┌─ Working data

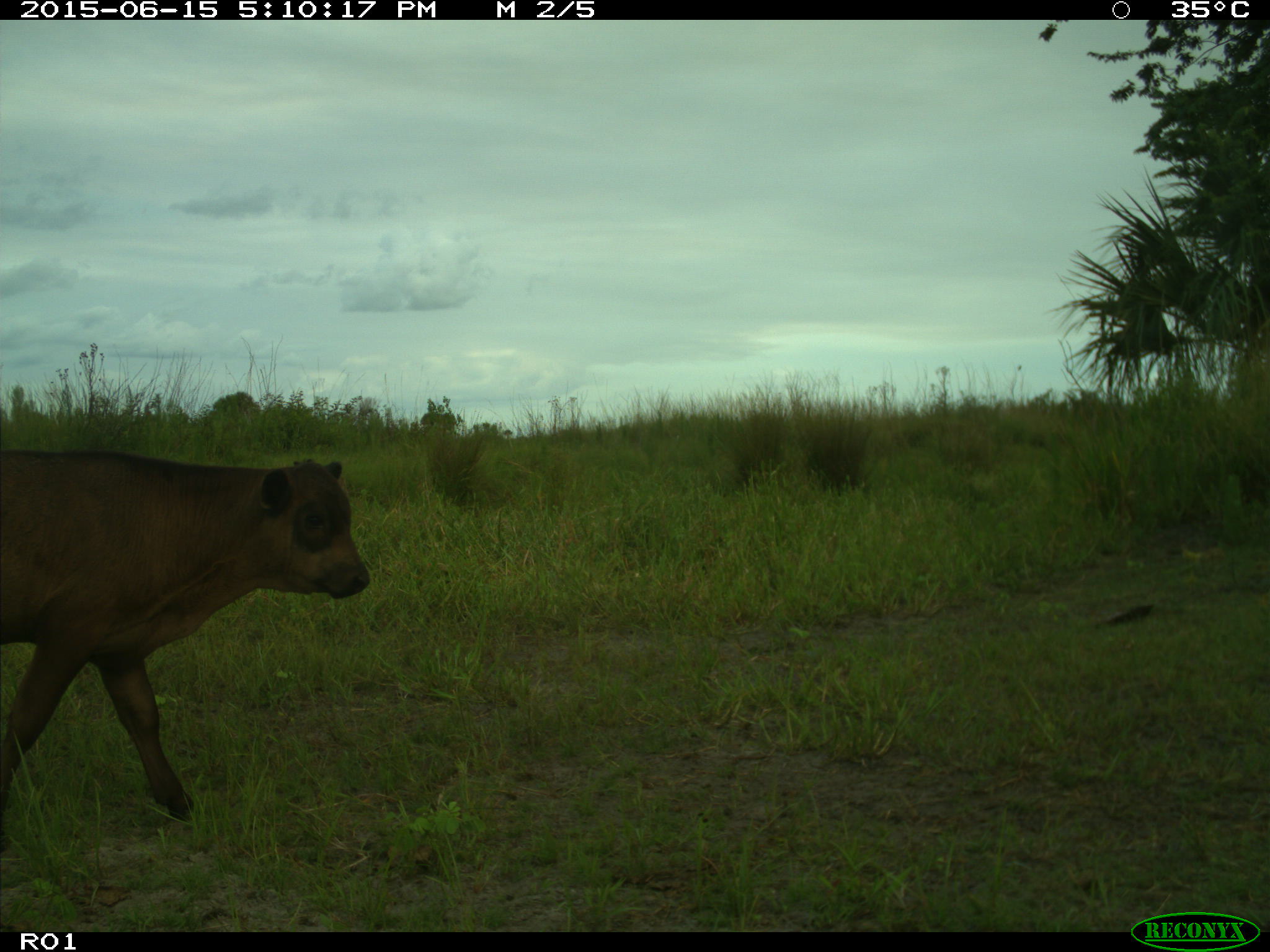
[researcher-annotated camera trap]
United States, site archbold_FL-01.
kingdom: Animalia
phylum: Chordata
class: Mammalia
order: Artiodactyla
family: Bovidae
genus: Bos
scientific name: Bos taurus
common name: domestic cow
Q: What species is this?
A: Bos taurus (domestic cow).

└─

Directions for this task: Reproduce all the records verbatim, excluding images.

Completed task:
[researcher-annotated camera trap]
United States, site archbold_FL-01.
kingdom: Animalia
phylum: Chordata
class: Mammalia
order: Artiodactyla
family: Bovidae
genus: Bos
scientific name: Bos taurus
common name: domestic cow
Q: What species is this?
A: Bos taurus (domestic cow).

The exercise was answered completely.